§ Given problem A
In the account of the Mormon missionaries' visits, in what country was the writer born and raised?

§ Page excerpt
___
The Mormon missionaries had been teaching us now for a few months and I had been feeling a big 'tug-o-war' within me about consenting to their continual "baptism challenges."

Some months before the Mormon Elders came to our house, I had been looking at the starlit sky wondering if there really was a God up there. You see, I was born and reared in Iceland where almost everyone is born Lutheran unless someone has "mixed them up" somehow. I don't remember ever having learned about salvation or having a personal relationship with Jesus Christ.

As I looked up at those millions of stars I asked, "Are you there, God?" Instantly it was as if total love and joy filled my whole being, and the room seemed filled with whatever this was. I became so startled and excited that I could hardly contain myself. My thoughts started racing on about what I should do now. I have to go to church. But where? What church?

The Lutherans, Presbyterians, Methodists…my mind wandered but suddenly came to a screeching halt. The Mormons! I had known a Mormon family in one of the numerous locations Dan and I had lived, but what did they believe? I knew they did not drink or smoke and I had heard that the Mormons had practiced polygamy at one time. This was my total knowledge of Mormonism. I drifted off to sleep having decided to contact the Mormons in the morning.

At 9:00 the next morning the phone woke me up. The caller introduced himself as Elder----from the Mormon Church. "My companion and I would like to visit with your family to tell you a little bit about our church." I froze. Could this really be happening? I stammered my consent and that very same evening I sat staring into two pairs of blue eyes which looked at me earnestly as they assured me that their appointment with me was no coincidence.

I was plunged into the most dizzying whirlpool of indoctrination I had ever experienced. Fascinating tales of golden plates, hieroglyphics, angels popping in and out of woods and bedrooms, prophets and priesthoods complete with visions of the Father and the Son putting their blessing on the whole thing--while condemning all of present day Christianity as corrupt and utterly apostate. I sat stunned at times as my mind was cleverly manipulated into agreement with questions posed in such a way that to disagree would have made one appear to be utterly idiotic.
___
§ Items

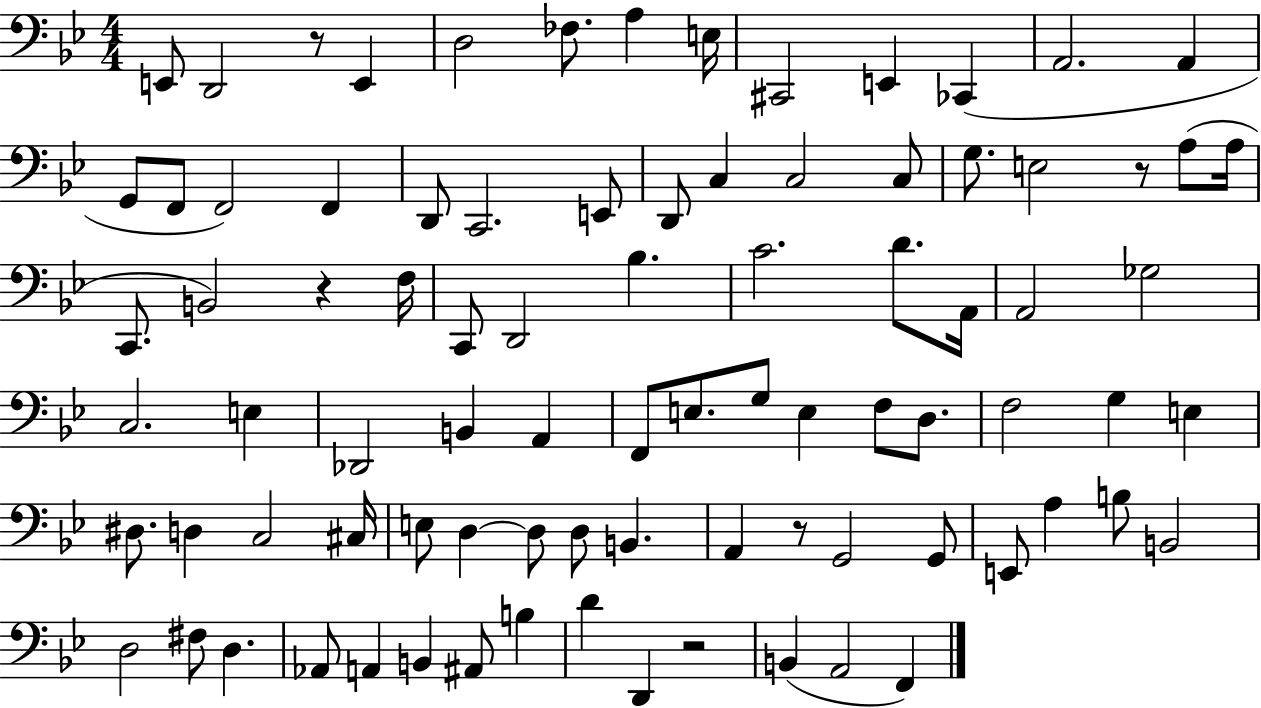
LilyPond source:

{
  \clef bass
  \numericTimeSignature
  \time 4/4
  \key bes \major
  e,8 d,2 r8 e,4 | d2 fes8. a4 e16 | cis,2 e,4 ces,4( | a,2. a,4 | \break g,8 f,8 f,2) f,4 | d,8 c,2. e,8 | d,8 c4 c2 c8 | g8. e2 r8 a8( a16 | \break c,8. b,2) r4 f16 | c,8 d,2 bes4. | c'2. d'8. a,16 | a,2 ges2 | \break c2. e4 | des,2 b,4 a,4 | f,8 e8. g8 e4 f8 d8. | f2 g4 e4 | \break dis8. d4 c2 cis16 | e8 d4~~ d8 d8 b,4. | a,4 r8 g,2 g,8 | e,8 a4 b8 b,2 | \break d2 fis8 d4. | aes,8 a,4 b,4 ais,8 b4 | d'4 d,4 r2 | b,4( a,2 f,4) | \break \bar "|."
}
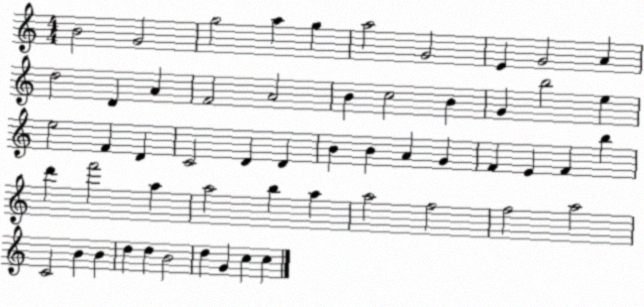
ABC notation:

X:1
T:Untitled
M:4/4
L:1/4
K:C
B2 G2 g2 a g a2 G2 E G2 A d2 D A F2 A2 B c2 B G b2 e e2 F D C2 D D B B A G F E F b d' f'2 a a2 b a a2 f2 f2 a2 C2 B B d d B2 d G c c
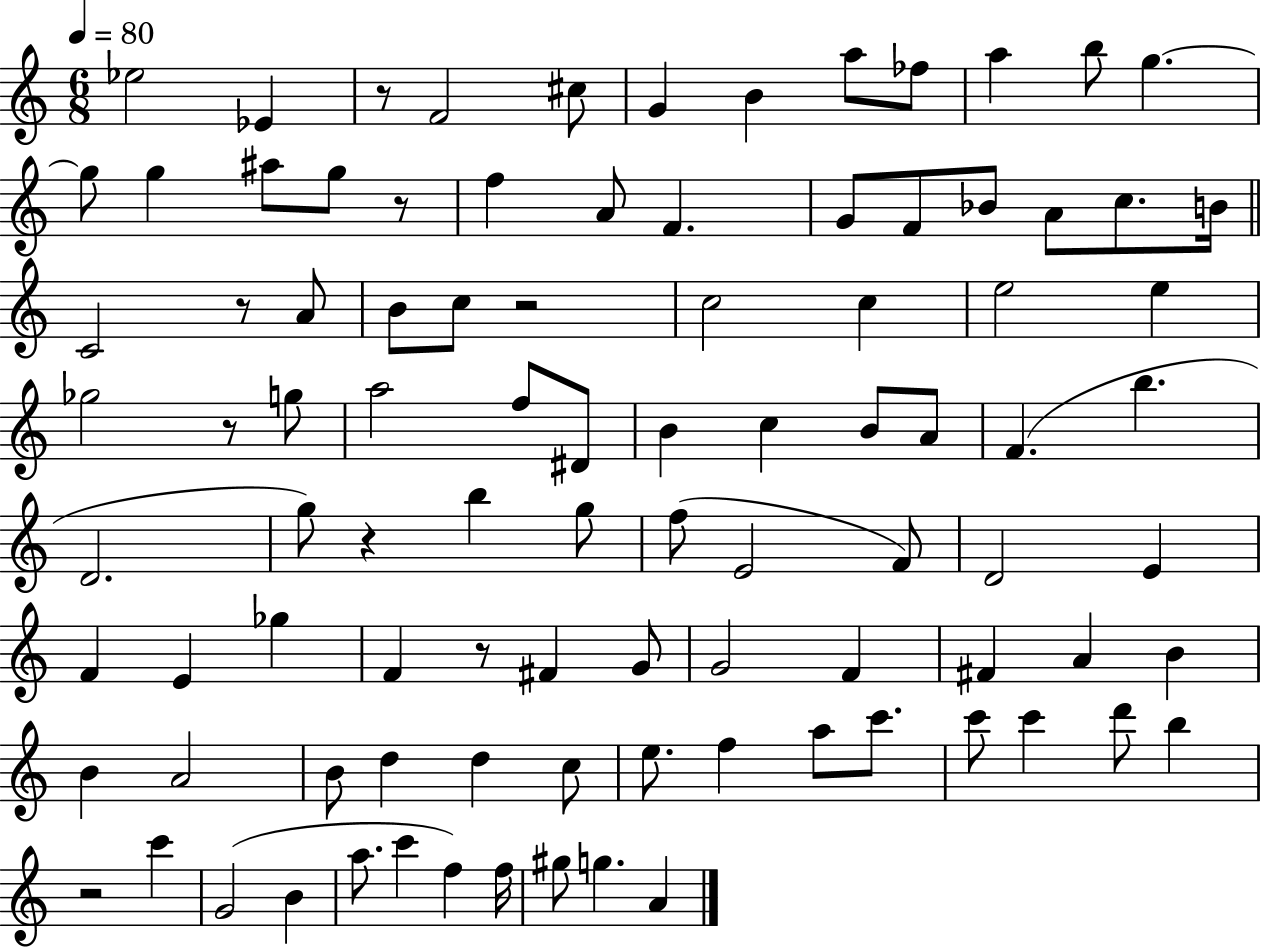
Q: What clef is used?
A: treble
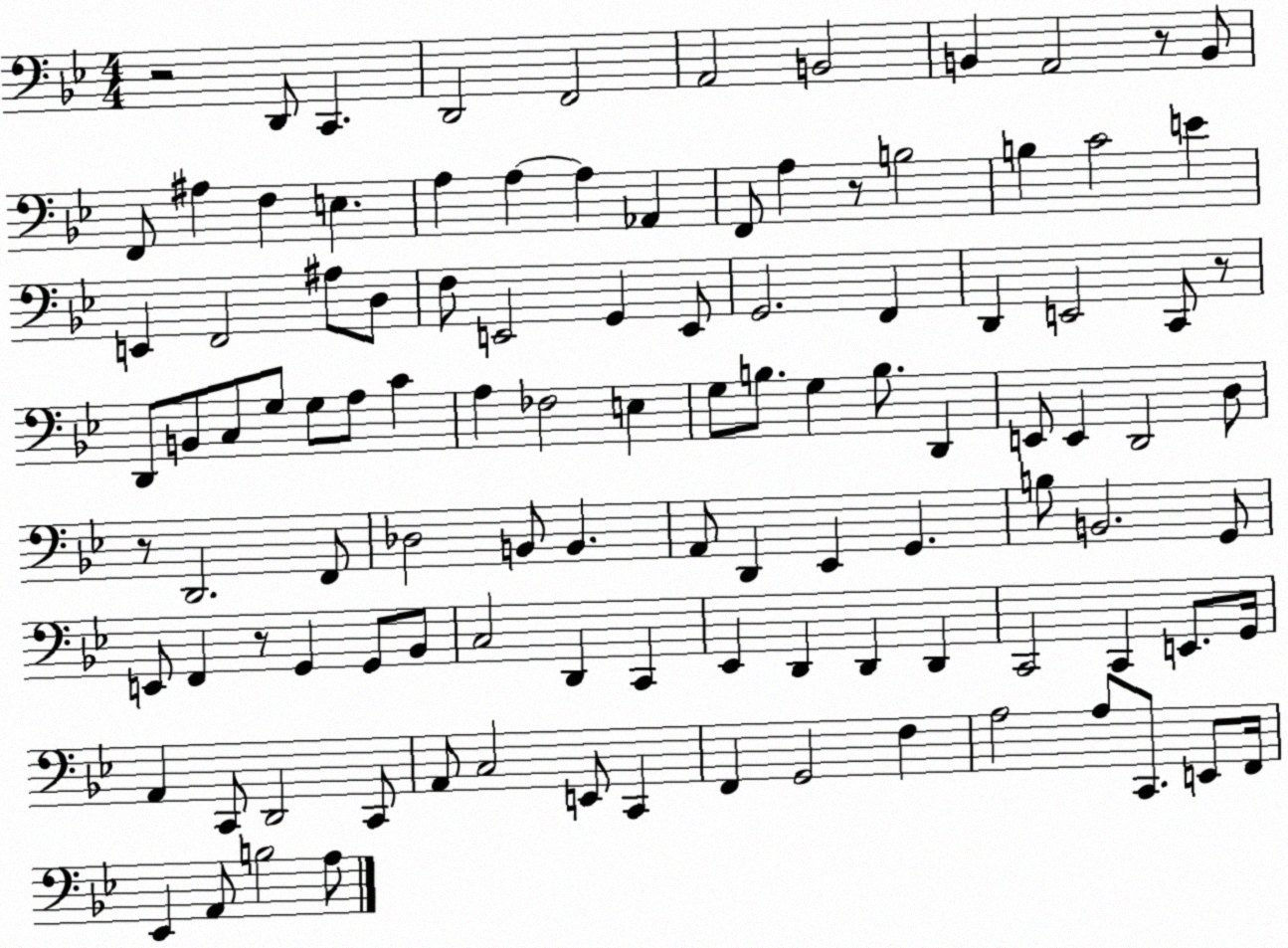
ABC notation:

X:1
T:Untitled
M:4/4
L:1/4
K:Bb
z2 D,,/2 C,, D,,2 F,,2 A,,2 B,,2 B,, A,,2 z/2 B,,/2 F,,/2 ^A, F, E, A, A, A, _A,, F,,/2 A, z/2 B,2 B, C2 E E,, F,,2 ^A,/2 D,/2 F,/2 E,,2 G,, E,,/2 G,,2 F,, D,, E,,2 C,,/2 z/2 D,,/2 B,,/2 C,/2 G,/2 G,/2 A,/2 C A, _F,2 E, G,/2 B,/2 G, B,/2 D,, E,,/2 E,, D,,2 D,/2 z/2 D,,2 F,,/2 _D,2 B,,/2 B,, A,,/2 D,, _E,, G,, B,/2 B,,2 G,,/2 E,,/2 F,, z/2 G,, G,,/2 _B,,/2 C,2 D,, C,, _E,, D,, D,, D,, C,,2 C,, E,,/2 G,,/4 A,, C,,/2 D,,2 C,,/2 A,,/2 C,2 E,,/2 C,, F,, G,,2 F, A,2 A,/2 C,,/2 E,,/2 F,,/4 _E,, A,,/2 B,2 A,/2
___
§ Given problem B
Copy out the whole listing above, line for line with nothing changed, but leave out the pictures.

§ Problem solution A
Iceland.

§ Problem solution B
LilyPond source:

{
  \clef bass
  \numericTimeSignature
  \time 4/4
  \key bes \major
  e,8 d,2 r8 e,4 | d2 fes8. a4 e16 | cis,2 e,4 ces,4( | a,2. a,4 | \break g,8 f,8 f,2) f,4 | d,8 c,2. e,8 | d,8 c4 c2 c8 | g8. e2 r8 a8( a16 | \break c,8. b,2) r4 f16 | c,8 d,2 bes4. | c'2. d'8. a,16 | a,2 ges2 | \break c2. e4 | des,2 b,4 a,4 | f,8 e8. g8 e4 f8 d8. | f2 g4 e4 | \break dis8. d4 c2 cis16 | e8 d4~~ d8 d8 b,4. | a,4 r8 g,2 g,8 | e,8 a4 b8 b,2 | \break d2 fis8 d4. | aes,8 a,4 b,4 ais,8 b4 | d'4 d,4 r2 | b,4( a,2 f,4) | \break \bar "|."
}
ABC notation:

X:1
T:Untitled
M:4/4
L:1/4
K:C
B2 G2 g2 a g a2 G2 E G2 A d2 D A F2 A2 B c2 B G b2 e e2 F D C2 D D B B A G F E F b d' f'2 a a2 b a a2 f2 f2 a2 C2 B B d d B2 d G c c
Q: What clef is used?
A: treble
ABC notation:

X:1
T:Untitled
M:4/4
L:1/4
K:Bb
z2 D,,/2 C,, D,,2 F,,2 A,,2 B,,2 B,, A,,2 z/2 B,,/2 F,,/2 ^A, F, E, A, A, A, _A,, F,,/2 A, z/2 B,2 B, C2 E E,, F,,2 ^A,/2 D,/2 F,/2 E,,2 G,, E,,/2 G,,2 F,, D,, E,,2 C,,/2 z/2 D,,/2 B,,/2 C,/2 G,/2 G,/2 A,/2 C A, _F,2 E, G,/2 B,/2 G, B,/2 D,, E,,/2 E,, D,,2 D,/2 z/2 D,,2 F,,/2 _D,2 B,,/2 B,, A,,/2 D,, _E,, G,, B,/2 B,,2 G,,/2 E,,/2 F,, z/2 G,, G,,/2 _B,,/2 C,2 D,, C,, _E,, D,, D,, D,, C,,2 C,, E,,/2 G,,/4 A,, C,,/2 D,,2 C,,/2 A,,/2 C,2 E,,/2 C,, F,, G,,2 F, A,2 A,/2 C,,/2 E,,/2 F,,/4 _E,, A,,/2 B,2 A,/2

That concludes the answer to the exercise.